The store has undergone a deep clean.

NSW Health chief health officer Dr Kerry Chant said the man tested positive to the virus after his employer noticed he had minor symptoms.

The man had been in hotel quarantine in Victoria from June 11 to June 26 after flying from Bangladesh. He tested positive to COVID-19 on day four of his quarantine period.

Dr Chant said he was assessed as not infectious and cleared of the virus before he was discharged, but it’s unclear if this assessment included another COVID-19 test.

He reported “persistent symptoms” to NSW Health in Sydney and is believed to have been at the “tail end” of the infection while he was working.

“The level of virus detected is very, very low … but because he’s also got symptoms we’re just treating this as the utmost of precaution that he may be infectious,” Dr Chant said on Thursday.

“We do assess the risk as low.

“If you are symptom free 72 hours and it’s been at least 10 days since your onset of your symptoms, then you are deemed non-infectious.”

She said remnants of the virus may still exist in people for up to eight weeks, but people are deemed non-infectious if they’re symptom free for 72 hours and if at least 10 days have passed since the onset of symptoms.

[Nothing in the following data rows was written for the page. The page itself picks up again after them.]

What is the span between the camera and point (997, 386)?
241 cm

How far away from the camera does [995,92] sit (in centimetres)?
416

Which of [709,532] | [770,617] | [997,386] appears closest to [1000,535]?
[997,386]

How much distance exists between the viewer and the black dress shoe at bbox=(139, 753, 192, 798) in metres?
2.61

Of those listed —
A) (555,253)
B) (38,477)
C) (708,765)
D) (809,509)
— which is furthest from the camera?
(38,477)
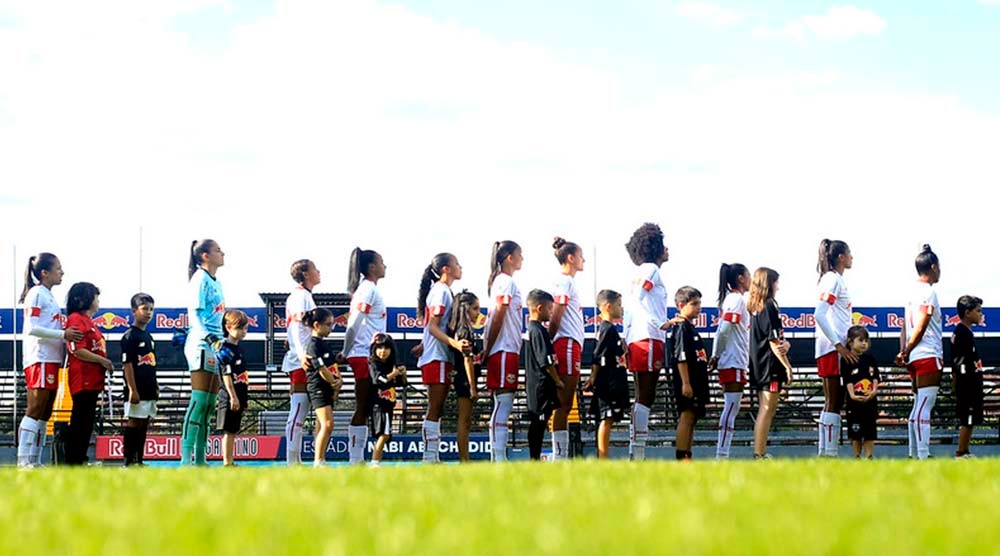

“For the utmost of caution we are treating him as possibly infectious,” she said.

NSW Health Minister Brad Hazzard said people who had shopped at the store should be “alert”.

Mr Hazzard thanked Woolworths for acting quickly.

“His employer, a manager in the store, asked him to have another test because he obviously had some sort of symptoms and that test has come back positive,” he said.

“We’ve got to work on the basis that it’s positive, although sometimes these come back to be false positives, but right now we have to work on the basis that it’s a positive.

Dr Chant said the man worked in the self-service section of grocery store and was considered “low-level” of infectiousness.

“The reports from Woolworths was there wasn’t really any overcrowding … even though it’s quite a compact store.”

Dr Chant said when he was also wearing a mask when he travelled from Melbourne to Sydney, but health authorities would contact passengers in the adjacent rows as a precaution.